All virtual nodes related to it. Continue to consider the above example. Now the system has cacha and cachec, and virtual nodes are introduced. Assuming there are two copies each, there are four virtual nodes in the ring space. Cachea1 and cachea2 represent cachea, and cachec1 and cachec2 represent C. For example, the ing from object to virtual node is:
Object1 --> cachea2;
Object2 --> cachea1;
Object3 --> cachec1;
Object4 --> cachec2
In this way, the distribution will appear relatively even. For example:
9. The application of the consistent hash algorithm is finally an example of practical application.
Problem description: for example, a mobile phone friend has n servers. To facilitate user access, data is cached on the server. Therefore, it is best to keep the same server for each access.
The existing method is to obtain the requested Server Based on serveripindex [qqnum % N]. This method is convenient for users to be assigned to different servers. However, if a server is dead, n is changed to n-1, so serveripindex [qqnum % N] And serveripindex [qqnum % (n-1)] are basically different, therefore, most users' requests are forwarded to other servers, resulting in a large number of access errors.
Q: How to improve or change the method:
(1) When a server dies, it will not cause access errors in large areas,
(2) The original access is basically stuck on the same server;
(3) Consider Server Load balancer as much as possible.
Obviously, the traditional method has been given, I .e., the method of using the model remainder: The method is very simple, but there are many problems that do not meet the needs. So we consider the consistent hash algorithm. As described above.

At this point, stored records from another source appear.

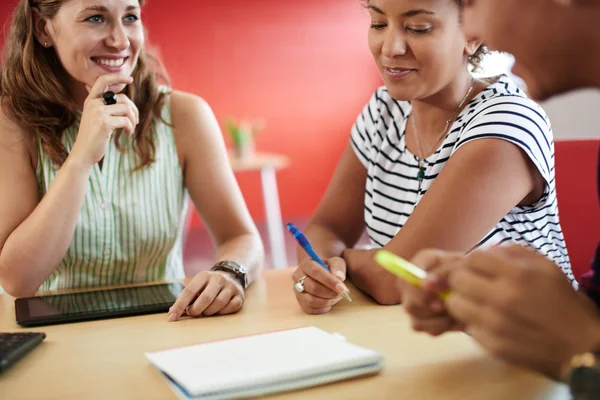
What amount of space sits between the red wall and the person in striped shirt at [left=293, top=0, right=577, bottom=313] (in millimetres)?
4716

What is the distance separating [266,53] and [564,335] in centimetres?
605

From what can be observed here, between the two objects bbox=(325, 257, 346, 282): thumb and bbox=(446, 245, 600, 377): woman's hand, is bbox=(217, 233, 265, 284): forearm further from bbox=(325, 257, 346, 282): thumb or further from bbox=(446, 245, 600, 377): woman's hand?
bbox=(446, 245, 600, 377): woman's hand

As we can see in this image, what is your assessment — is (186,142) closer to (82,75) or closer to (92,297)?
(82,75)

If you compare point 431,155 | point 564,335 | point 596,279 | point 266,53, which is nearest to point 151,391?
point 564,335

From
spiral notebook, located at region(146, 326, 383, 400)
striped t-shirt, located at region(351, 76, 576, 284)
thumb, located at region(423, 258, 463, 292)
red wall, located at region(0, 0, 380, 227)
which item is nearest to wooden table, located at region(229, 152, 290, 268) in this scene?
red wall, located at region(0, 0, 380, 227)

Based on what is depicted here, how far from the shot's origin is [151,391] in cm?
85

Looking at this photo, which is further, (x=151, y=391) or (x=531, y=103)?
(x=531, y=103)

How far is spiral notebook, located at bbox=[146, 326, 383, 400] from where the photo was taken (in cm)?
80

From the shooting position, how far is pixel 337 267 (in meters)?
1.32

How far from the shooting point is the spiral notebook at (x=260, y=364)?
798mm

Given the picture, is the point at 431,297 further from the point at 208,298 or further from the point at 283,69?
the point at 283,69

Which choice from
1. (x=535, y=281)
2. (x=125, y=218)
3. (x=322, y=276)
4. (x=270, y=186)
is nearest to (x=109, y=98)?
(x=125, y=218)

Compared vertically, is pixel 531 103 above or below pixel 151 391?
above

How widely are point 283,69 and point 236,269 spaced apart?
5370 mm
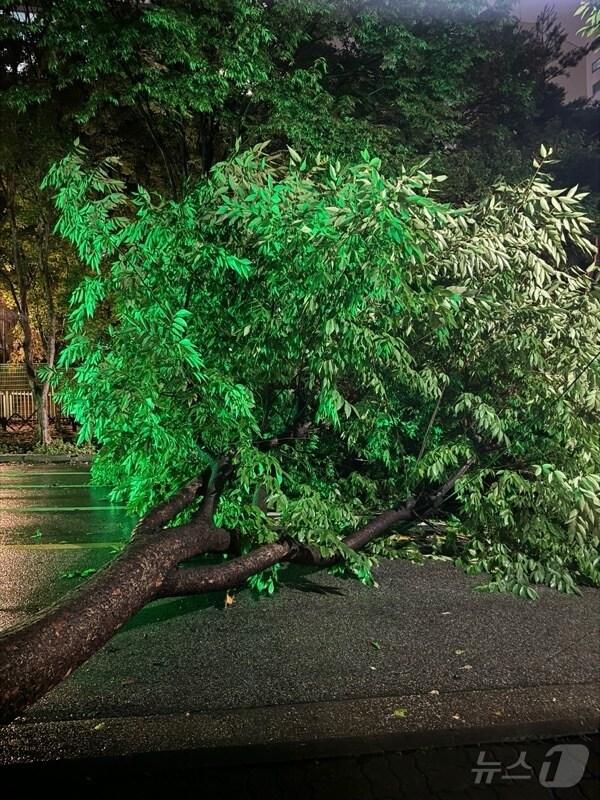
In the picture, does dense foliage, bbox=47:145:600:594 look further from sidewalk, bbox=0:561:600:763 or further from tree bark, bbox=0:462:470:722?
sidewalk, bbox=0:561:600:763

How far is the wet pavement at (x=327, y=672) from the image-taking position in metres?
3.21

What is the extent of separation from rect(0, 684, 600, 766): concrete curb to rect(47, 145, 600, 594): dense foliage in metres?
1.57

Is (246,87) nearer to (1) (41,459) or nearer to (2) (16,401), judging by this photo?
(1) (41,459)

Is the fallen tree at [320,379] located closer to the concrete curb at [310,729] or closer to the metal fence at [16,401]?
the concrete curb at [310,729]

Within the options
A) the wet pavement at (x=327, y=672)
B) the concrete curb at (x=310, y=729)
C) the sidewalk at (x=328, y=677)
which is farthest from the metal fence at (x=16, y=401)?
the concrete curb at (x=310, y=729)

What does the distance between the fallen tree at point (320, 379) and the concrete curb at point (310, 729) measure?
0.38 m

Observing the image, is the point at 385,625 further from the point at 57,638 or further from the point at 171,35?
the point at 171,35

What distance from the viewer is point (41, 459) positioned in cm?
1678

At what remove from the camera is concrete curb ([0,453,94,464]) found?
54.1ft

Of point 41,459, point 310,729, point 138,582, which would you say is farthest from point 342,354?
point 41,459

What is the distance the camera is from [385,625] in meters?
4.65

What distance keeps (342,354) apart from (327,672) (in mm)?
2115

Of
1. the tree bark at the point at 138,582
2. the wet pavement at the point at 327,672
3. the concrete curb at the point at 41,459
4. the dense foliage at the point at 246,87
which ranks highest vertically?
the dense foliage at the point at 246,87

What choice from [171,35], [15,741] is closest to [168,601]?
[15,741]
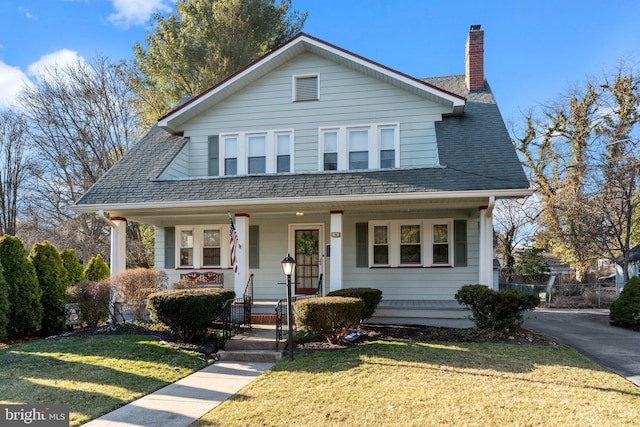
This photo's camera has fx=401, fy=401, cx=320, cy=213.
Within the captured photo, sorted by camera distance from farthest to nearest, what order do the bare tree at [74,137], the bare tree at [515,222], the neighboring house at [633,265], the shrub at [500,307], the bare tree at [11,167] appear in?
the bare tree at [515,222], the bare tree at [11,167], the bare tree at [74,137], the neighboring house at [633,265], the shrub at [500,307]

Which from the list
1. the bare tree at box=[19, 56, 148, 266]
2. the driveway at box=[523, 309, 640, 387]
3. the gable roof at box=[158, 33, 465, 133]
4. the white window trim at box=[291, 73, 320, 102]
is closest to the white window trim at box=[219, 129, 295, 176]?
the white window trim at box=[291, 73, 320, 102]

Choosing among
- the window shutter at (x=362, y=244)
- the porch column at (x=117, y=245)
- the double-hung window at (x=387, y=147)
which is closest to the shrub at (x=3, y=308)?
the porch column at (x=117, y=245)

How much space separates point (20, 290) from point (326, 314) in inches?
291

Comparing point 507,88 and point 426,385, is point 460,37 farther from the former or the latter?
point 426,385

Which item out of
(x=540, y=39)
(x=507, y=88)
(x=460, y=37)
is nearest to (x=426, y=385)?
(x=460, y=37)

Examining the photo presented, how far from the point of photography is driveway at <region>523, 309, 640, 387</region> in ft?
23.6

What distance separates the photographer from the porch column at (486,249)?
9.37m

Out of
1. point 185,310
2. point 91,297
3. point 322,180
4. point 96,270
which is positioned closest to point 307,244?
point 322,180

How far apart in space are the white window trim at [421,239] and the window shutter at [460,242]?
103 mm

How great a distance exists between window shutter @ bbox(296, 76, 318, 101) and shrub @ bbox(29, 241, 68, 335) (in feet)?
26.4

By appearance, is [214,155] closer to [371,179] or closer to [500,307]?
[371,179]

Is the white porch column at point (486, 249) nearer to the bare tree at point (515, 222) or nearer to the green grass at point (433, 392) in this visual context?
the green grass at point (433, 392)

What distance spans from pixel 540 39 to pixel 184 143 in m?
14.4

Other application scenarios:
There are many Server Load balancer algorithms available for selection, including round robin, hash, and least connection) response time and weighted. Hash algorithms are the most commonly used algorithms.
The most typical application scenario is that there are n servers providing the cache service. You need to perform load balancing on the servers and evenly distribute requests to each server, each machine is responsible for 1/N services.
The common algorithm is to obtain the remainder of the hash result (Hash () mod n): To machine number from 0 to N-1, according to the custom hash () algorithm, perform n modulo on the hash () value of each request to obtain the remainder I, and then distribute the request to the machine numbered I. However, such an algorithm has a fatal problem. If a machine goes down, requests that fall into the machine cannot be processed correctly, in this case, the server to be removed from the algorithm, there will be (N-1)/n of the server cache data needs to be re-computed; if a new machine, the cache data of a server with N/(n + 1) needs to be recalculated. This is usually unacceptable for Systems (because it means that a large amount of cache is invalid or data needs to be transferred ). So how to design a load balancing policy to minimize the number of affected requests?
The consistent hashing algorithm is used in memcached, key-Value Store, BitTorrent DHT, and LVS. It can be said that consistent hashing is the preferred algorithm for distributed system load balancing.